Records excerpted from a collection

□ □ □ □

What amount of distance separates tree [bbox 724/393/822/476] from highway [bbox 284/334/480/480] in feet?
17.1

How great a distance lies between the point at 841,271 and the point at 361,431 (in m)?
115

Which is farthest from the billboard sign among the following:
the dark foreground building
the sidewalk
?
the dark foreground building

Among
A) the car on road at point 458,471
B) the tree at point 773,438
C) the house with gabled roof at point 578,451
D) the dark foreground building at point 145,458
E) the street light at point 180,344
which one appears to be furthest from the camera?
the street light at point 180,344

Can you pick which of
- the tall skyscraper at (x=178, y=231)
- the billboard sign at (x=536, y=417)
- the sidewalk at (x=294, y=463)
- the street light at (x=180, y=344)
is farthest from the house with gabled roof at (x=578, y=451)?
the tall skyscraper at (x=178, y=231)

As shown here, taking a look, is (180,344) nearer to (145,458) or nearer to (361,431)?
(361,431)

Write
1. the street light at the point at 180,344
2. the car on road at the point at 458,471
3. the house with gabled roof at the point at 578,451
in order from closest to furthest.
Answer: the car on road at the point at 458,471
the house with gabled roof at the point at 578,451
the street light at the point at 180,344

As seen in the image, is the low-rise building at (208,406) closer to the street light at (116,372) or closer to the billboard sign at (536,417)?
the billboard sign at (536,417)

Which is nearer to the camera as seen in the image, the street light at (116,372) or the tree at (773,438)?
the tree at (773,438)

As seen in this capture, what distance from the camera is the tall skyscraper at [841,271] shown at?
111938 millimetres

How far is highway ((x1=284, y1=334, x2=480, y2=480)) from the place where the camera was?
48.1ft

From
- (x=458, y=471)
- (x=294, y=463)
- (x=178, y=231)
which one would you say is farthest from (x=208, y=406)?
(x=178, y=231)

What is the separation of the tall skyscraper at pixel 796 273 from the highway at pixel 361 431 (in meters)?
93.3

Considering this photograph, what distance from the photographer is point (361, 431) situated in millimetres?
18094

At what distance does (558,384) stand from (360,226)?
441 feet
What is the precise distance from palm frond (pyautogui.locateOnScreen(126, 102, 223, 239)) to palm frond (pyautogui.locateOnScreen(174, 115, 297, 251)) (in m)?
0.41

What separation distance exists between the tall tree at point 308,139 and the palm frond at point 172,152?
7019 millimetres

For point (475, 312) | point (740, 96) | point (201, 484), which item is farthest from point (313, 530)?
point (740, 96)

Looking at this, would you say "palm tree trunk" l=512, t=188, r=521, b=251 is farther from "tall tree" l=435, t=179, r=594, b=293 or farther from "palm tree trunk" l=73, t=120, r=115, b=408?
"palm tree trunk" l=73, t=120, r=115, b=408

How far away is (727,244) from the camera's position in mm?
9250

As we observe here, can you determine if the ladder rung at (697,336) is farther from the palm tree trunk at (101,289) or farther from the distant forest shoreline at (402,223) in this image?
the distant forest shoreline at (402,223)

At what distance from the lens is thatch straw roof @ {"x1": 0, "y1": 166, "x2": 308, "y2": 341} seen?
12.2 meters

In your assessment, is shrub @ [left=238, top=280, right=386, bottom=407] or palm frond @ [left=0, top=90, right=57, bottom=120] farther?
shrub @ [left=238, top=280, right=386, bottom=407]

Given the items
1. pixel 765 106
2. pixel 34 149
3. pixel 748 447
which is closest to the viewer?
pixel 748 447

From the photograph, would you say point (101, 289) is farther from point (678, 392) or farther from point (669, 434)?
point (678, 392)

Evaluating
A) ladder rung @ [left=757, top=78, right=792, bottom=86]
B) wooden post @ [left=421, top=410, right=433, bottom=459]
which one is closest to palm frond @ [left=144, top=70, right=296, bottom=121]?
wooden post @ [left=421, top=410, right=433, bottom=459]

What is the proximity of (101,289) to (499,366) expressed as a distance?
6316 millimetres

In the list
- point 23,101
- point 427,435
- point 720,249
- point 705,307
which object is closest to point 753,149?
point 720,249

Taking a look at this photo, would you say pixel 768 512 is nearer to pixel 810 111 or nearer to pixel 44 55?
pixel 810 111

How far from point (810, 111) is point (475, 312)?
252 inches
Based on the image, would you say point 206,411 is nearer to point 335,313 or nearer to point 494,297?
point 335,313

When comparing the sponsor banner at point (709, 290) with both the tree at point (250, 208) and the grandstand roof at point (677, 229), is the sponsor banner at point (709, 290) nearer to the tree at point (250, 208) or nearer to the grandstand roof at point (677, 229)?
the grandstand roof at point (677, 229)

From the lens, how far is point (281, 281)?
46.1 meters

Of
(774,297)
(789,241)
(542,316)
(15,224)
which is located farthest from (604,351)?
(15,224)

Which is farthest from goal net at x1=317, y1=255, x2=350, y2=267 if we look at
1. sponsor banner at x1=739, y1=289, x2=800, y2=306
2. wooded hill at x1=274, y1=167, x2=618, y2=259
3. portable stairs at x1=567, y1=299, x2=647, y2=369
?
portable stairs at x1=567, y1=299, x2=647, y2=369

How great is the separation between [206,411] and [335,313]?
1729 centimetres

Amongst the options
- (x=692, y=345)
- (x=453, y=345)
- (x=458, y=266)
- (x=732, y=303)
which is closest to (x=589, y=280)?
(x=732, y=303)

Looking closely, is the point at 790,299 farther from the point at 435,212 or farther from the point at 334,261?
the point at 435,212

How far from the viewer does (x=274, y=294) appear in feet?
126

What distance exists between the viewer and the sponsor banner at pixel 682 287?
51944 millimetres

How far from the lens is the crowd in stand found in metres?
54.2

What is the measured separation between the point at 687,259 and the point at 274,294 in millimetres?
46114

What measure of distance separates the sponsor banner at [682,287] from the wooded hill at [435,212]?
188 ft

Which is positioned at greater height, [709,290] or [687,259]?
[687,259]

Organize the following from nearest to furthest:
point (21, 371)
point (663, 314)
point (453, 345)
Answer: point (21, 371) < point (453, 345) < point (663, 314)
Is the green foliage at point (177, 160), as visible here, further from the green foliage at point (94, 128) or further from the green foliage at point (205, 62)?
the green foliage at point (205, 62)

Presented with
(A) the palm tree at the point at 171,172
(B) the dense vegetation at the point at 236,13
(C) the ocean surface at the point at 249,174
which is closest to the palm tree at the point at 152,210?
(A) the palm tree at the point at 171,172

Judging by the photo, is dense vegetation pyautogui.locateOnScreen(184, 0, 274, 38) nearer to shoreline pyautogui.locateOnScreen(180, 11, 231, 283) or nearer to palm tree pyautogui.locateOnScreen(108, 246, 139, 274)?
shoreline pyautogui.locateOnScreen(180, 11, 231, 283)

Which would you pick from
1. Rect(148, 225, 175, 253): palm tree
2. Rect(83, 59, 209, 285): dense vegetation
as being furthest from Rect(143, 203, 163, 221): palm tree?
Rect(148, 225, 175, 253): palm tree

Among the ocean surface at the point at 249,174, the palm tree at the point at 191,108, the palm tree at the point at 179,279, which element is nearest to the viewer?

□ □ □ □

## WHAT THE TASK ASKS
Show each line of the entries above that contains the word "image", copying every such line in full.

## EXERCISE OUTPUT
As seen in the image, is the low-rise building at (208,406) closer to the street light at (116,372) or closer to the billboard sign at (536,417)?
Which is nearer to the camera as seen in the image, the street light at (116,372) or the tree at (773,438)?
As we observe here, can you determine if the ladder rung at (697,336) is farther from the palm tree trunk at (101,289) or farther from the distant forest shoreline at (402,223) in this image?
Based on the image, would you say point 206,411 is nearer to point 335,313 or nearer to point 494,297?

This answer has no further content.